Bien plus qu’un simple planificateur d’itinéraire
Un système de conduite autonome (ADS) planifie et exécute les trajets à l’aide des capteurs embarqués, des cartes disponibles et des logiciels et services cloud de l’opérateur. Contrairement aux taxis traditionnels, qui reposent sur l’expérience du conducteur, un ADS utilise sa perception, ses cartes et les données de trafic pour calculer des itinéraires efficaces. Les données opérationnelles dérivées de la télématique — par exemple l’état de la flotte ou la disponibilité des bornes de recharge — permettent des décisions à l’échelle du parc. Cette optimisation devient encore plus performante lorsque les données télématiques et opérationnelles de l’ensemble de la flotte sont analysées par le centre de contrôle afin d’identifier des tendances globales qui contribuent à réduire les congestions et à maximiser l’efficacité.
La télématique ne se limite pas à la visibilité opérationnelle. Comme les véhicules électriques constituent l’épine dorsale de nombreuses flottes autonomes, les exploitants s’appuient sur les données télématiques pour une gestion optimale des batteries, en surveillant attentivement le niveau de charge et l’autonomie afin de garantir un déploiement efficace et de minimiser les temps d’immobilisation. Tout aussi essentielle est la surveillance à distance de la santé du véhicule. Grâce à la télématique, les robotaxis peuvent transmettre eux-mêmes une multitude d’informations, du diagnostique à l’usure des freins. Alors que l’ADS garantit une conduite fluide et optimisée, les données télématiques fournissent une preuve objective, réduisant ainsi l’usure des composants. Ce suivi numérique continu permet aux opérateurs d’effectuer une maintenance proactive basée sur les données réelles d’utilisation, ce qui diminue les pannes inattendues et prolonge la durée de vie des véhicules.

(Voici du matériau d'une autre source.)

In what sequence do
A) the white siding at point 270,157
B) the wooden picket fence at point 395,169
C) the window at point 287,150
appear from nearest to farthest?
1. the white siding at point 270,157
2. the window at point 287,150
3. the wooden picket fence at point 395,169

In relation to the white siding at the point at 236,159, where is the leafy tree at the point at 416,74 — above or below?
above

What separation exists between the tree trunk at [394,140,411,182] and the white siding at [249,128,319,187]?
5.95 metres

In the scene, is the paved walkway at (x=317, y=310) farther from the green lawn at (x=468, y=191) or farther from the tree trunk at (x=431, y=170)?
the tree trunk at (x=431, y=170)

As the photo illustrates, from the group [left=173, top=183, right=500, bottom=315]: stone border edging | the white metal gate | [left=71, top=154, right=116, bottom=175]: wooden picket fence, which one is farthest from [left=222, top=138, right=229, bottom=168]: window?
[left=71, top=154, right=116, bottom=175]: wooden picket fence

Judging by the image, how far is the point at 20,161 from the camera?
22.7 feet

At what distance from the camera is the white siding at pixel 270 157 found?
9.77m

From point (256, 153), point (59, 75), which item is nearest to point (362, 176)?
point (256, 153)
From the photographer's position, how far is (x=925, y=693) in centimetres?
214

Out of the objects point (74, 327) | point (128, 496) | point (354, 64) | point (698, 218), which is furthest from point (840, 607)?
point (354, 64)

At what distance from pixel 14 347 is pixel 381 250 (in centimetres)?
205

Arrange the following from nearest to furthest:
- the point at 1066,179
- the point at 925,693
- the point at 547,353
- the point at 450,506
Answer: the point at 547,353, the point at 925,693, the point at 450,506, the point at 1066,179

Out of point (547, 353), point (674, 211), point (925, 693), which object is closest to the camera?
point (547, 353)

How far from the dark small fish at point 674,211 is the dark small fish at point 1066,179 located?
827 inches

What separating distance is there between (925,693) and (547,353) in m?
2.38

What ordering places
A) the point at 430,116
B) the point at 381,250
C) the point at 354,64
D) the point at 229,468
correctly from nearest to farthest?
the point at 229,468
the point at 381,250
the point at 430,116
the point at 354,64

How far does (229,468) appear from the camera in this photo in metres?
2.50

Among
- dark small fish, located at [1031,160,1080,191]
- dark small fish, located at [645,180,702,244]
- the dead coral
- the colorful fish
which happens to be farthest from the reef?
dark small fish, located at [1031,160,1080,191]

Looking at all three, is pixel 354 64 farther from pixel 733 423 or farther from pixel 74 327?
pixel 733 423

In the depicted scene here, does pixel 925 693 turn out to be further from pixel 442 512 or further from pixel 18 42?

En exploitant les données de chaque trajet, cycle de batterie et contrôle système, les opérateurs peuvent, grâce à la télématique, gérer une flotte plus sûre, plus durable et plus fiable — le tout sans conducteur derrière le volant.
Impact imprévisible
Si la tendance actuelle se poursuit, nous verrons apparaître de plus en plus de robotaxis dans les grandes villes du monde dans les années à venir. Les prévisions des analystes concernant le chiffre d’affaires du secteur — passant de 1,7 milliard de dollars en 2022 à 118,6 milliards en 2031 — attireront sans aucun doute de nouveaux acteurs, entraînant une hausse de l’offre et une baisse des prix. L’impact que cela aura sur notre manière de nous déplacer reste incertain, mais le potentiel est immense.
Cette technologie n’offre pas seulement une nouvelle façon de se déplacer, elle pourrait également contribuer à la création de villes plus intelligentes. Les vastes jeux de données générés par ces flottes peuvent fournir des informations précieuses aux urbanistes, en les aidant à identifier les zones de congestion et à orienter la conception des infrastructures futures. Une chose est certaine : les systèmes autonomes, les plateformes de gestion robustes et la télématique avancée seront au cœur de l’interprétation et de l’exploitation des données opérationnelles à grande échelle.